» **PROBLEM**
In the passage about head-to-head tiebreakers, which team does it say Western Carolina lost to?

» **EXTRACTED TEXT**
§

The diehard “head-to-head” people would say “Western Carolina should be ranked higher!  They won the head-to-head matchup!”  But I say: what about the other 29 games?  Wake Forest plays in the ACC, and has multiple games against Duke, UNC, Miami, NC State…you get the picture.  Western Carolina has a much weaker schedule against the likes of Wofford, the Citadel, VMI, Chattanooga.  Sure, Wake Forest lost to Western Carolina, but in turn, Western Carolina lost to Mars Hill!  Which loss looks worse, hmm?

Image result for wake forest logo

The problem with head-to-head is that it’s only one data point.  Any team can lose a single game.  Maybe Wake Forest was missing their starting 5 due to the flu for that one game against Western Carolina.  (Clemson’s loss in football to Syracuse, earlier this year, was partially due to their starting quarterback being out).  A tie-breaker should be as broad as possible, and take the entire year into consideration.  This is especially true in basketball or baseball, when the long seasons make head-to-head records well-nigh meaningless.

§

» **RECORDS PROVIDED**
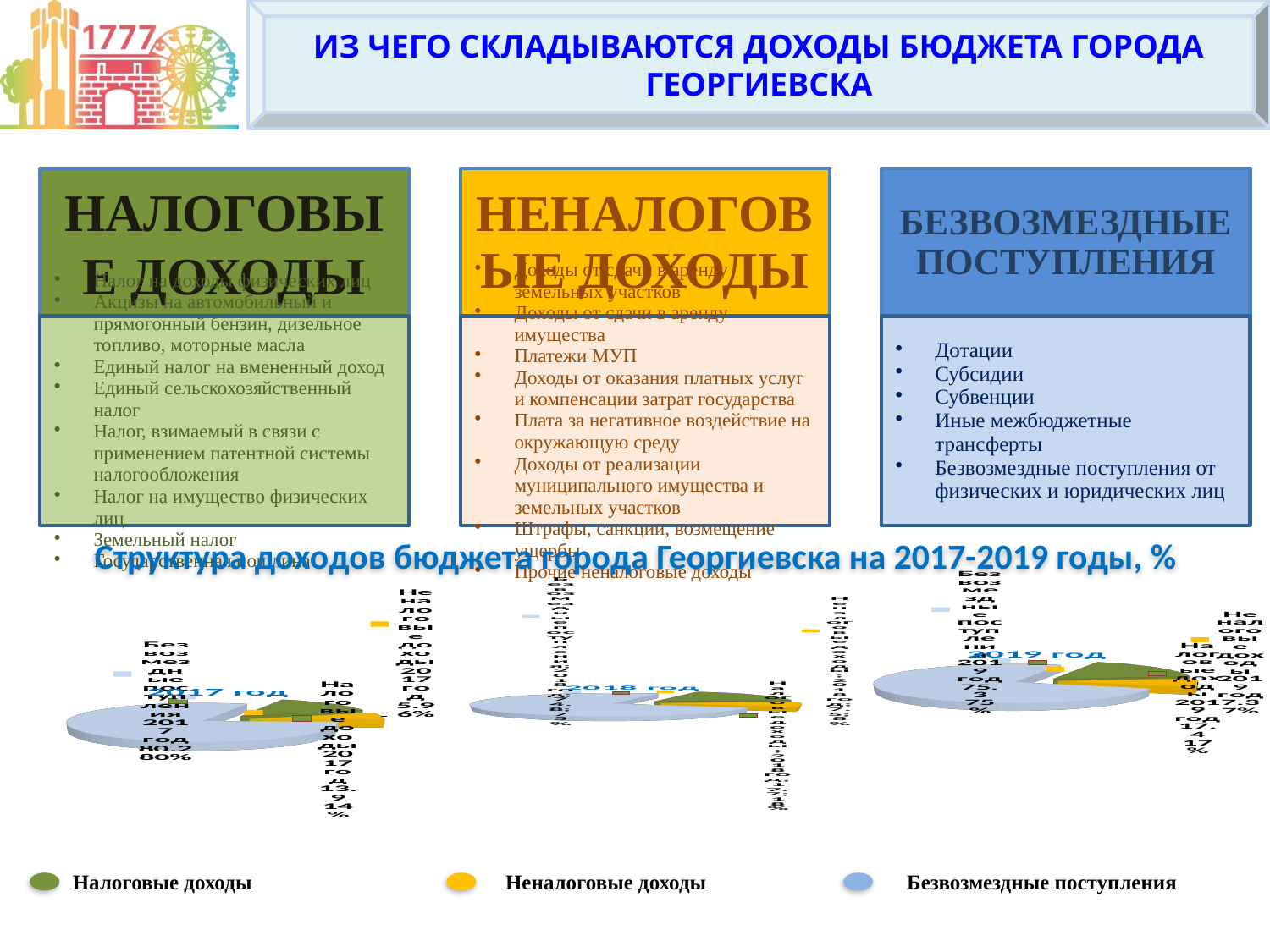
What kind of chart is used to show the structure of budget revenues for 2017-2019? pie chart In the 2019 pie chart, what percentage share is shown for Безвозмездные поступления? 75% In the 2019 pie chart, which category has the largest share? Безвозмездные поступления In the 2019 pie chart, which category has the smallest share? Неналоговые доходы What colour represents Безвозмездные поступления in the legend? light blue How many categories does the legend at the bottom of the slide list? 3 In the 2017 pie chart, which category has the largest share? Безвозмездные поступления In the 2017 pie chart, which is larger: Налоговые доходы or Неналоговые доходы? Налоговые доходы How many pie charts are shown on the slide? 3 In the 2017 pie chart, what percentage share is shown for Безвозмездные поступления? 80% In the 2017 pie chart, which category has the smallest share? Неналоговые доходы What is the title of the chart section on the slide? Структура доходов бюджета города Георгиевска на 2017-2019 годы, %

§

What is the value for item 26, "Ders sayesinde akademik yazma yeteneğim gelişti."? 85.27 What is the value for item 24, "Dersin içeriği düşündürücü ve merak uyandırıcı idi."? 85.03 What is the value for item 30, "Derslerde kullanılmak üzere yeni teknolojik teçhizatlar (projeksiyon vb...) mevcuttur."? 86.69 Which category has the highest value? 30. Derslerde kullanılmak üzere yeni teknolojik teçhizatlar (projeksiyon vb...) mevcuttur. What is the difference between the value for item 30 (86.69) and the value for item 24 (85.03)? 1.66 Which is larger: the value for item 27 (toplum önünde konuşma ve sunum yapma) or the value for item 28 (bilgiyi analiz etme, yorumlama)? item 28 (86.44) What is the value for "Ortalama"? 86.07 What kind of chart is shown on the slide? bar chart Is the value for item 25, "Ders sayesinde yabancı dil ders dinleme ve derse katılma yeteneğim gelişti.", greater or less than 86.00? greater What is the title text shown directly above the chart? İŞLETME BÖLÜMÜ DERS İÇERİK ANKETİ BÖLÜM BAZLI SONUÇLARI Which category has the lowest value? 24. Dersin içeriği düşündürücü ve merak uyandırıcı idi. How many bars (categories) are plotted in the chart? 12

§

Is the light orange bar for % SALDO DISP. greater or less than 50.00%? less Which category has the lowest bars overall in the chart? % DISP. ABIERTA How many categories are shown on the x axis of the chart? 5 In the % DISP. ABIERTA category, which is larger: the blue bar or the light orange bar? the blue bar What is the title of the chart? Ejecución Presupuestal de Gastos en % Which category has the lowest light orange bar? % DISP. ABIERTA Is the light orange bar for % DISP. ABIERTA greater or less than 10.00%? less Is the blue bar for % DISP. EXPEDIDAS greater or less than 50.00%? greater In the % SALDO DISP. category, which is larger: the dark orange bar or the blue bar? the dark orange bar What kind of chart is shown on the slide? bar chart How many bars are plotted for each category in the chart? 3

§

» **RESULT FOR THIS TASK**
Mars Hill